U.S. Vehicles Maintain a Record High Lifespan, Buyers More Skeptical

 
53 percent of new car buyers believe today’s vehicles have higher durability
Toyota and Honda believed to have highest durability
Most buyers expect vehicles to be on the road for at least ten years
 

The automobile industry claims that it is building vehicles with increased reliability and durability, but BuyingAdvice.com readers seem somewhat skeptical of their claims.

According to a recent industry report released in 2007, the median lifespan of a passenger car in the United States is 9.2 years, which is almost a year longer than ten years ago. New studies have now shown that the average vehicle lifespan in the United States is up to 10.8 years, which is a record high compared to studies conducted during 2010, which was 10.6 years. Worries about the fiscal crisis and job security prevented many people from making expensive purchases, such as buying a new car.

Economic factors aside, this is also proof that vehicle lifespan, durability, and reliability improves with each new succeeding model. Dave Goebel, a consultant for R.L. Polk & Co who conducted the reliability study says, “This is more evidence that vehicle engineering and durability continues to improve with each new model year.”

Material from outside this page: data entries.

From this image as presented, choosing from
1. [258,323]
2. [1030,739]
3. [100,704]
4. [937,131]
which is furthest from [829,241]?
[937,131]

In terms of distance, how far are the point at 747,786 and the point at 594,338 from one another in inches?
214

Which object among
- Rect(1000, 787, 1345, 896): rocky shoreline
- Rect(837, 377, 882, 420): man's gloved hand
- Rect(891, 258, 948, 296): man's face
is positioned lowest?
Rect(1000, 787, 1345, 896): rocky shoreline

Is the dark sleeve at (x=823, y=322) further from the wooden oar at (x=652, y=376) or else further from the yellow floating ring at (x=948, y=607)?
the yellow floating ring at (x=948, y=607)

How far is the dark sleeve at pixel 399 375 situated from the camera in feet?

But how convinced are car buyers that this is the case? BuyingAdvice.com asked new car buyers if they considered today’s vehicles to have more or less durability than those built in the past. Only just over half of those questioned, 53 percent, said that they believed that modern vehicles were more durable. Of the rest, 25 percent perceived no difference, while 22 percent said that modern vehicles had lower durability.

Despite some skepticism around whether longevity has improved recently, the poll showed that the majority of buyers expect their vehicles to be on the road for ten years or more. Thirty-six percent said they expect a vehicle to last at least ten years, a further 14 percent said a minimum of 15 years, and 7 percent said they expect their vehicles to be on the road over 20 years.

But, the Polk study shows a marked difference in the lifespan of passenger cars and light trucks. According to R.L. Polk’s data, trucks having a median durability of 6.9 years, marginally up from the year before, but over 2 years less than passenger cars. Polk explains that some of this difference has resulted from more drivers switching to SUV’s and more models being introduced into the light truck category, but it still falls well short of most buyer’s expectations.

“The median age of trucks continues to be lower than cars, due in part to the increased variety of light trucks and SUVs available in the market over the last five years,” said Mike Gingell, vice president of Polk’s Aftermarket team. “However, the increase in median age for light trucks in 2006 suggests light truck owners are driving their vehicles longer before considering or switching to a car. We anticipate light trucks to continue making up a larger percentage of the vehicle population.”

Durability and reliability are two key areas for manufacturers as they seek to maintain or increase their market share. It was the reliability of Honda and Toyota products that was often cited as the main reason for their ability to rise to prominence in the U.S. car market and maintain their dominance over domestic manufacturers.

When asked to name the manufacturers that they thought produced the vehicles with greatest longevity, 39 percent of the BuyingAdvice.com sample chose Toyota and 27 percent chose Honda. Ford was the highest rated domestic manufacturer with 12 percent, but only 9 percent of those polled chose Toyota’s premium brand, Lexus, which rated lower than luxury rival BMW who claimed 11 percent.

“Automakers may reap numerous benefits from producing dependable vehicles-not only in higher residual values, decreased warranty costs and opportunities for remarketing their vehicles, but also in higher customer satisfaction and increased likelihood of customers recommending or purchasing newer dependable models,” said Neal Oddes, director of product research and analysis for J.D. Power and Associates, who publishes dependability data on an annual basis.

Good news for domestic manufacturers was the appearance of the Buick brand in J.D. Power’s three year dependability winners. Buick tied with Lexus for the top spot, which marked the first time in 12 years that another brand had tied with the Toyota luxury brand in the study. Domestic brand Lincoln and Cadillac also made J.D. Power’s top five for dependability after three years.

J.D. Power claims that three year dependability relates directly to longer-term dependability and reliability.

“This is why it is especially important for automakers to successfully launch new vehicle models with high initial quality and appeal-models that perform well in these regards tend to exhibit particularly strong dependability later in their life cycle,” says Oddes.

There is another direct benefit to the consumer of a vehicle with strong dependability, according to J.D. Power. Their data shows that vehicles with high dependability scores can depreciate up to 15 percent less in the average. That would be over $2,000 on a three year-old Scion xD compared to the industry average.

However, the majority of buyers expect to own their cars at least five years. Sixty-one percent of respondents to the BuyingAdvice.com poll said they would own their car over five years, with 32 percent expecting to change cars within three to five years and fewer than 7 percent selling their new vehicle in less than 3 years.

The sample for the BuyingAdvice.com survey was taken from over 3,000 users of the site’s price quote service. Each participant stated they were within 30 days of buying a new vehicle.